> Task brief: Return each line of the items below that contains the word "level". Case counts.

> Recorded information:
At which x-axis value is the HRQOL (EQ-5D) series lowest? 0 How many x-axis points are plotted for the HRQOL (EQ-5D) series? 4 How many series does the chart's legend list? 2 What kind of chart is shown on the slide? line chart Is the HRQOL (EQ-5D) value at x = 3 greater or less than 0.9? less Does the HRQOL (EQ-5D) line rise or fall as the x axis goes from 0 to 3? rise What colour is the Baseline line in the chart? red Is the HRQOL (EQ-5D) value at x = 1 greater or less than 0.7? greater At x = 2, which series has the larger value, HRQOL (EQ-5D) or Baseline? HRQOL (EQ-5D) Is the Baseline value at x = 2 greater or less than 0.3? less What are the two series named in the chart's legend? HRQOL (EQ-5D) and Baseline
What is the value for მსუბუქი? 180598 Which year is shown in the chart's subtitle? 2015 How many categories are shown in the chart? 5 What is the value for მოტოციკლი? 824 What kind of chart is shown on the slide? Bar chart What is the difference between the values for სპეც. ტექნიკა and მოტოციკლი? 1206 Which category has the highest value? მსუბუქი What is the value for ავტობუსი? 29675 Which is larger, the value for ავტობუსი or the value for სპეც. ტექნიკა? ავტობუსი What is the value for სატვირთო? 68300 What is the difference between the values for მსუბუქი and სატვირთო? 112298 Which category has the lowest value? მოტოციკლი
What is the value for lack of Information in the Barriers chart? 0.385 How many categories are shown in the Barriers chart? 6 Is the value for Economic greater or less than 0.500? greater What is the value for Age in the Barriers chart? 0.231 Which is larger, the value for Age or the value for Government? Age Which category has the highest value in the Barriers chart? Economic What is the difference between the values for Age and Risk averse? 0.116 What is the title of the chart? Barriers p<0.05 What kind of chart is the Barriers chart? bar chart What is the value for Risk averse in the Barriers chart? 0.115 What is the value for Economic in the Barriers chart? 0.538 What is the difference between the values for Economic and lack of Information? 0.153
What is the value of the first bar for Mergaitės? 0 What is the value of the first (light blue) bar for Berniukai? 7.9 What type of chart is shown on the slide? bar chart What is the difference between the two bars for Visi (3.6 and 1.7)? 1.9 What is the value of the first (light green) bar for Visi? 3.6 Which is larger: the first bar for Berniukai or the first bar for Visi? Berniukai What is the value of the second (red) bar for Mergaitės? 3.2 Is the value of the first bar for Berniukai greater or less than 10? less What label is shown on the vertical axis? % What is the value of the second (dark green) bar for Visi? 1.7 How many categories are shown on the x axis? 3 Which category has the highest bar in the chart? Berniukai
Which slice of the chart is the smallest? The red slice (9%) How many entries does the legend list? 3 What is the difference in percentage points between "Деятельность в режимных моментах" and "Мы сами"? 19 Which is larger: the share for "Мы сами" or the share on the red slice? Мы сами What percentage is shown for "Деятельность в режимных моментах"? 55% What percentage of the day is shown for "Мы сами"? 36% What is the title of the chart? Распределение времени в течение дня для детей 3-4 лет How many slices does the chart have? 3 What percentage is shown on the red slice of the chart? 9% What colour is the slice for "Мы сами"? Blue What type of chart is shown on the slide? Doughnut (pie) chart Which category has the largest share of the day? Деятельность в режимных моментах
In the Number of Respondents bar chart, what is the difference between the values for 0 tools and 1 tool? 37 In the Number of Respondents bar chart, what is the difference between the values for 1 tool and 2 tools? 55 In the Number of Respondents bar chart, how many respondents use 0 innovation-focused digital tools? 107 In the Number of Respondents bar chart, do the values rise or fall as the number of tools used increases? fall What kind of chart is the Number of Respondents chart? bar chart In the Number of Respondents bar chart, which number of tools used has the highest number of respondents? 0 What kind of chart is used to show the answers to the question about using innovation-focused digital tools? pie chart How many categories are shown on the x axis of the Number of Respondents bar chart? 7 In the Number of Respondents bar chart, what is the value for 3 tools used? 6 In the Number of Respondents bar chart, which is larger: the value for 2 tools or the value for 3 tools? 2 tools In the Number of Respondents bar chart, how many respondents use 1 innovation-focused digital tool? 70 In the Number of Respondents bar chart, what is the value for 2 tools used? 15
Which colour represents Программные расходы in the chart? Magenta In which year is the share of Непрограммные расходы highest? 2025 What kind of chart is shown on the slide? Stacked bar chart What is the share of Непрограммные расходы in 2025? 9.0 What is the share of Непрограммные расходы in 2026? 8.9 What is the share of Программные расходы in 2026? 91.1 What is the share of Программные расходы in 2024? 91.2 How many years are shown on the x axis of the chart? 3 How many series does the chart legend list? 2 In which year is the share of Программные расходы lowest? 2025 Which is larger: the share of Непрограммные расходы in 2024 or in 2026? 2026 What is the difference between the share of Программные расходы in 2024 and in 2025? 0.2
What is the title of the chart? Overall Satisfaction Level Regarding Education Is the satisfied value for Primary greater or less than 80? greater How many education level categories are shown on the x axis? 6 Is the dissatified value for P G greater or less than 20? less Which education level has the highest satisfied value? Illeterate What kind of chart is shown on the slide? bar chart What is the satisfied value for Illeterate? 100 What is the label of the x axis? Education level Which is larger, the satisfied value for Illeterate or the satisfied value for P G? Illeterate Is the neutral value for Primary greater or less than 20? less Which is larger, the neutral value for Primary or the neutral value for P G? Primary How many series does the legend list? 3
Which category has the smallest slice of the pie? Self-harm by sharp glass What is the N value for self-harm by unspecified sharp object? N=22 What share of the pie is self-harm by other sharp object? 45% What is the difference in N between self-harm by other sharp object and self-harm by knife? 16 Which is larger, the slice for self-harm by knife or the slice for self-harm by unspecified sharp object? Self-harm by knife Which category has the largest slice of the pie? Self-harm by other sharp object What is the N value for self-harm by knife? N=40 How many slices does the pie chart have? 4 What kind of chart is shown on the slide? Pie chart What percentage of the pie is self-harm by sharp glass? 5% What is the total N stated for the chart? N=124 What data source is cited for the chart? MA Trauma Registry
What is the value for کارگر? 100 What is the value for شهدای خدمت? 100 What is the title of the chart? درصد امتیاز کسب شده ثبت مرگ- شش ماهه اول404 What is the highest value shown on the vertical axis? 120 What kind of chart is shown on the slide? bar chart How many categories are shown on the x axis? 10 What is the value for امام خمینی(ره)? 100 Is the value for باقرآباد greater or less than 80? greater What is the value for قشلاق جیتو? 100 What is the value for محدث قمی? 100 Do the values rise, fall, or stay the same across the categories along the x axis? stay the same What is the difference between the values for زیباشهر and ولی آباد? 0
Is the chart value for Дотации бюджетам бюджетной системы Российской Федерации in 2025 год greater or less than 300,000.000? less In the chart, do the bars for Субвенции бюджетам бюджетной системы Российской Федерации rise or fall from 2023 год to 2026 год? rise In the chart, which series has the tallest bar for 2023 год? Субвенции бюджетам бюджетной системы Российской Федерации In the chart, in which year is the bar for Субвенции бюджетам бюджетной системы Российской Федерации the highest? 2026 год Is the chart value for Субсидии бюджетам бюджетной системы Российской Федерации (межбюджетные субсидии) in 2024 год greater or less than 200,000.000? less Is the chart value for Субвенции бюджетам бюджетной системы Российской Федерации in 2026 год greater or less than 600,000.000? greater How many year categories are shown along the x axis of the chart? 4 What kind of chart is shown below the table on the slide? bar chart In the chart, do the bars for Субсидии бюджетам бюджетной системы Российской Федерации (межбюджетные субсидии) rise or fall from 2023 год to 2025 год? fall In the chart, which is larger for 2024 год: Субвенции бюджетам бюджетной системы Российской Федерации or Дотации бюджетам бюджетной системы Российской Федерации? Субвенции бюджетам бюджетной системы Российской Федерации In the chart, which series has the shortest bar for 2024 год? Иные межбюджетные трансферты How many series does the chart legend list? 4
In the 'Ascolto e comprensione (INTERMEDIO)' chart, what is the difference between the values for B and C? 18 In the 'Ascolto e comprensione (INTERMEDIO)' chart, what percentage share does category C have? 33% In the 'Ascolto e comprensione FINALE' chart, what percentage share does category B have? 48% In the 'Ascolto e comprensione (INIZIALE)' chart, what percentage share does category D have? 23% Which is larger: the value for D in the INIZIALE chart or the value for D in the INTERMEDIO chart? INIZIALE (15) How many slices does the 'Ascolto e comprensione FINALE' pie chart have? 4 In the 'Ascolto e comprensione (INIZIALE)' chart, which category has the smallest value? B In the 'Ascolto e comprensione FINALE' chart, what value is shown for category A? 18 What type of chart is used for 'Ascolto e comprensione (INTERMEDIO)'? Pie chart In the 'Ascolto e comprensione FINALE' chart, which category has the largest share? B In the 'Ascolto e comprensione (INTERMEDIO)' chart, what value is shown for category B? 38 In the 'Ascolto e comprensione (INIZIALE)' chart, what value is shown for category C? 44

> Solution to the exercise:
What is the title of the chart? Overall Satisfaction Level Regarding Education Is the satisfied value for Primary greater or less than 80? greater How many education level categories are shown on the x axis? 6 Is the dissatified value for P G greater or less than 20? less Which education level has the highest satisfied value? Illeterate What kind of chart is shown on the slide? bar chart What is the satisfied value for Illeterate? 100 What is the label of the x axis? Education level Which is larger, the satisfied value for Illeterate or the satisfied value for P G? Illeterate Is the neutral value for Primary greater or less than 20? less Which is larger, the neutral value for Primary or the neutral value for P G? Primary How many series does the legend list? 3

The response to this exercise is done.